**Records to use:**
BEGIN
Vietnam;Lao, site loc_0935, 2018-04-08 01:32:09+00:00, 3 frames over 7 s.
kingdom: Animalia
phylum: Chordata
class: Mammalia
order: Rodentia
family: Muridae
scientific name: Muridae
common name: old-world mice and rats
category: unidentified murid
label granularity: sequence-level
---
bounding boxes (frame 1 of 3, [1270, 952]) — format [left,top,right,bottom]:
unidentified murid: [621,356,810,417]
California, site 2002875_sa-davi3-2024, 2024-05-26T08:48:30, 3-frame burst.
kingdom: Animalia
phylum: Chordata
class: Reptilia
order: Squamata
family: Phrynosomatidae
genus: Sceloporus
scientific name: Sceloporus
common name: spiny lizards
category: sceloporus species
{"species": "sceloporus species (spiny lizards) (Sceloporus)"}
END
**Directions:** Repeat the full set of records above character for character.

**Solution for this task:**
Vietnam;Lao, site loc_0935, 2018-04-08 01:32:09+00:00, 3 frames over 7 s.
kingdom: Animalia
phylum: Chordata
class: Mammalia
order: Rodentia
family: Muridae
scientific name: Muridae
common name: old-world mice and rats
category: unidentified murid
label granularity: sequence-level
---
bounding boxes (frame 1 of 3, [1270, 952]) — format [left,top,right,bottom]:
unidentified murid: [621,356,810,417]
California, site 2002875_sa-davi3-2024, 2024-05-26T08:48:30, 3-frame burst.
kingdom: Animalia
phylum: Chordata
class: Reptilia
order: Squamata
family: Phrynosomatidae
genus: Sceloporus
scientific name: Sceloporus
common name: spiny lizards
category: sceloporus species
{"species": "sceloporus species (spiny lizards) (Sceloporus)"}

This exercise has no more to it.